▶ _Short task_: Lay out the lines below as a Markdown table with the columns Row and Text. Begin at the line that contains "In this image, does" and stop after the last line, numbering each row and leaving out blank lines.

▶ _Material for this exercise_:
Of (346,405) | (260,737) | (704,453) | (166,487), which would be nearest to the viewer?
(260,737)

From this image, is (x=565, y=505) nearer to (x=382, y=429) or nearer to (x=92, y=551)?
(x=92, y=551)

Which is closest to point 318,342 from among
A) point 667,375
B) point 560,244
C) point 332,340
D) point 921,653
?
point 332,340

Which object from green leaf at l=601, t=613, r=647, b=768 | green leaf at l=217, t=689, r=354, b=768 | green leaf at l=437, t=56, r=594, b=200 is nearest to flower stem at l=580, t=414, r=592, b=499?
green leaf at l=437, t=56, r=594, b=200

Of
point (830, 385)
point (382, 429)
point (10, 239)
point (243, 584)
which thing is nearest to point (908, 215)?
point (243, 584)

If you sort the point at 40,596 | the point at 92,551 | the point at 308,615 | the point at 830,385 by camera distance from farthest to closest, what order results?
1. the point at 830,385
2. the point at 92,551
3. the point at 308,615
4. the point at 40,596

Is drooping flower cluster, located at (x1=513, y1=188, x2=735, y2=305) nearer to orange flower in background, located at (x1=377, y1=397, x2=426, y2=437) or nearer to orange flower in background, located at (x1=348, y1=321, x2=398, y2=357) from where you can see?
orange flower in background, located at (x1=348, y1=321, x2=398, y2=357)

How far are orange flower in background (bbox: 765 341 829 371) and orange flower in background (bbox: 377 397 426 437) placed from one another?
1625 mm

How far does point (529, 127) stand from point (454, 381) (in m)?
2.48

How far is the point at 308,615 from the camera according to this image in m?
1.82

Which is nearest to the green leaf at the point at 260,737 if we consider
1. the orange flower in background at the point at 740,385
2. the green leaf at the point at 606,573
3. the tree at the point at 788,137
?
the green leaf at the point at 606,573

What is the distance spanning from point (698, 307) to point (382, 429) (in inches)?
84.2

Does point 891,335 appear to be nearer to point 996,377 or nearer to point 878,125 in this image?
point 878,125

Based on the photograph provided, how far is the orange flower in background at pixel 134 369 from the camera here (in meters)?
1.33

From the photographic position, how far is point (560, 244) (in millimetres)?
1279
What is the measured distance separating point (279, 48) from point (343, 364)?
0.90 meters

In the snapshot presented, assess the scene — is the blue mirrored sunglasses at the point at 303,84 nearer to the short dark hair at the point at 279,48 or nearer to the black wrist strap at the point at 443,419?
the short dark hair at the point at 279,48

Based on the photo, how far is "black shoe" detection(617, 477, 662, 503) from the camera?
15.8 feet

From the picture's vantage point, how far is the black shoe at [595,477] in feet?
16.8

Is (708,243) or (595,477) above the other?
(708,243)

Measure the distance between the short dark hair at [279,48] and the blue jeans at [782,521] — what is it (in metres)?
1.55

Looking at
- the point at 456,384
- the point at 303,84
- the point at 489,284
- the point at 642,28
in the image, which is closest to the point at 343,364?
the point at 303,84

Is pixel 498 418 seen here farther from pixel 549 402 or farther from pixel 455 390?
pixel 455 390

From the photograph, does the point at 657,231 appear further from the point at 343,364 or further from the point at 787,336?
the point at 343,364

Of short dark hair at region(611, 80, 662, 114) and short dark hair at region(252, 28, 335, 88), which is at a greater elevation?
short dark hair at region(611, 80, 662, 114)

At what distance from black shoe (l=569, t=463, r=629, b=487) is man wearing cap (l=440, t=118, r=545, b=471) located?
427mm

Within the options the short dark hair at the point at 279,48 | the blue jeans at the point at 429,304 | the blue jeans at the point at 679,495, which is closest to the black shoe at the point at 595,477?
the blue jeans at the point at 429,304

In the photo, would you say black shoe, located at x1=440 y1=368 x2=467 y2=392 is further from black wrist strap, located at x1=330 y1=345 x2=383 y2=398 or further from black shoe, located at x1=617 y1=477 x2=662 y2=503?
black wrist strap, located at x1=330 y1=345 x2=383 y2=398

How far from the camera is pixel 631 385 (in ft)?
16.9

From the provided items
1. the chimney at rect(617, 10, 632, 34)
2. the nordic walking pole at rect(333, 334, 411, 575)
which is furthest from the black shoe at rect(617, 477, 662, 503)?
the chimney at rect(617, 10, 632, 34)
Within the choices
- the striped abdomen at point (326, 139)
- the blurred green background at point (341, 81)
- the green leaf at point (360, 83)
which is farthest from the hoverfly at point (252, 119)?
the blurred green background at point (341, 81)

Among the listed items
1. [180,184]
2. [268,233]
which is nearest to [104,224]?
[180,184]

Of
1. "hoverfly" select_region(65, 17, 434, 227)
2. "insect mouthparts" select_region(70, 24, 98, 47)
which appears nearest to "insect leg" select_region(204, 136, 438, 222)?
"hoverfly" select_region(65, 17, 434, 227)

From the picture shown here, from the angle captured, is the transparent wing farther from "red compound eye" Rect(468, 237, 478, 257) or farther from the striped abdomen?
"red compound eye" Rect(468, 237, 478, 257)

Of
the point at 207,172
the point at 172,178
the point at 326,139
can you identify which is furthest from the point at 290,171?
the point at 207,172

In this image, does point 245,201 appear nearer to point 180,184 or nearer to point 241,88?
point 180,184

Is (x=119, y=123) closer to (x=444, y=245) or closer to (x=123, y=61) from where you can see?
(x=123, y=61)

▶ _Written answer_:
| Row | Text |
|---|---|
| 1 | In this image, does point 245,201 appear nearer to point 180,184 or nearer to point 241,88? |
| 2 | point 180,184 |
| 3 | Is (x=119, y=123) closer to (x=444, y=245) or closer to (x=123, y=61) from where you can see? |
| 4 | (x=123, y=61) |